Computing on the EDGE

Published in

Analytics Vidhya

7 min readDec 15, 2020

Most of the companies in today’s era are moving towards cloud for their computation and storage needs. Cloud provides a one shot solution for all the needs for services across various aspects, be it large scale processing, ML model training and deployments or big data storage and analysis. This again requires moving data, video or audio to the cloud for processing and storage which also has certain shortcomings compared to do it at the client like

Network latency
Network cost and bandwidth
Privacy
Single point failure

If you look at other side, cloud have their own advantages and I will not talk about them right now. With all these in mind, how about a hybrid approach where few requirements can be moved to the client and some remain on the cloud. This is where EDGE computing comes into picture. According to Wiki here is the definition of the same

“Edge computing is a distributed computing paradigm that brings computation and data storage closer to the location where it is needed, to improve response times and save bandwidth”

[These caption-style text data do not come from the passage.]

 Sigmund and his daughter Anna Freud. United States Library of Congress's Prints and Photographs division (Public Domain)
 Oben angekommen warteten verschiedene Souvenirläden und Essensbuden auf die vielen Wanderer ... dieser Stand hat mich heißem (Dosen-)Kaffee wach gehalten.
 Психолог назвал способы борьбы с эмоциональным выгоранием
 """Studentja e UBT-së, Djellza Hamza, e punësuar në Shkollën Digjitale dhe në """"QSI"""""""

Edge has a lot of use cases like

Trained ML models (specially video and audio) siting closer on the edge for inferencing or prediction.
IoT data analysis for large scale machines right at the edge

Look at Gartner hype cycle for emerging technologies. Edge is gaining momentum.

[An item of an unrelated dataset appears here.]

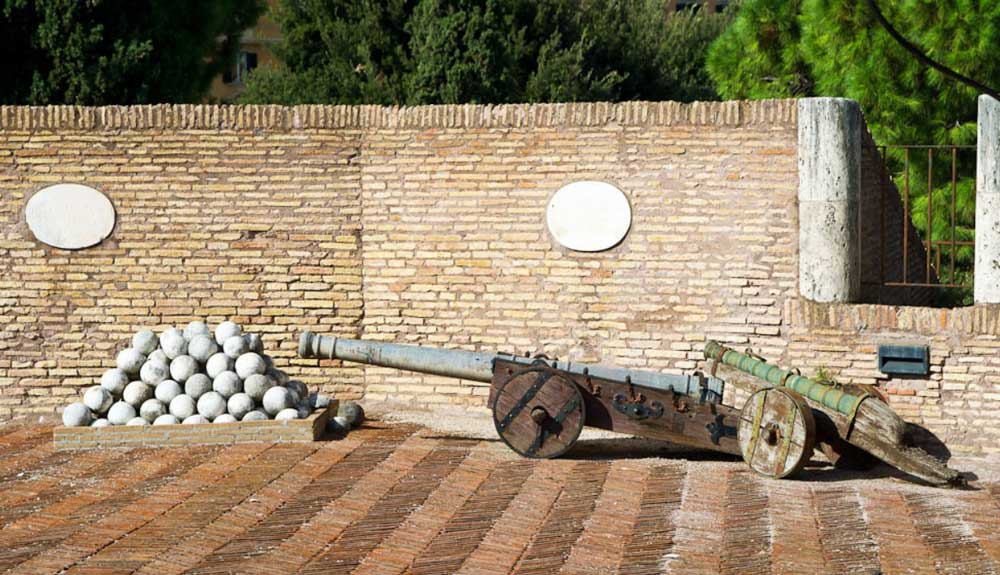 Сант Анджело, пушка, Sant Angelo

There are many platforms in the market specialised in edge deployments right from cloud solutions like azure iot hub, aws greengrass .., open source like kubeedge, edgeX-Foundary and third party like Intellisite etc.

I will focus this article on using one of the platforms for building an “Attendance platform” on the edge using facial recognition. I will add as many links as possible for your references.

Let us start with taking the first step and defining the requirements

Capture video from the camera
Recognise faces based on trained ML model
Display the video feed with recognised faces on the monitor
Log attendance in a database
Collect logs and metrics
Save unrecognised images to a central repository for retraining and improving model
Multi site deployments

Choosing a platform

Choosing the right platform from so many options was a bit tricky. For the POC, we looked at few pieces in the platform

Pricing
Infrastructure maintenance
Learning curve
Ease of use

There were other metrics as well but these were on top of our mind. Azure IoT looked pretty good in terms of above evaluation. We also looked at Kubeedge which provided deployments on Kubernetes on the edge. It is open source and looked promising. Looking at many components (cloud and edge) involved with maintenance overhead, we decided not to move ahead with open source. We were already using Azure cloud for other cloud infra, this also made our work a little more easier in choosing this platform. This also helped

Designing the solution

Azure IoT hub provided 2 main components. One is the cloud component responsible for managing the deployments on edge and collection of data from them. The other is the edge component consisting of

Edge Agent : manages deployment and monitoring of modules on the IoT Edge device
Edge Hub : handles communications between modules on the IoT Edge device, and between the device and IoT Hub.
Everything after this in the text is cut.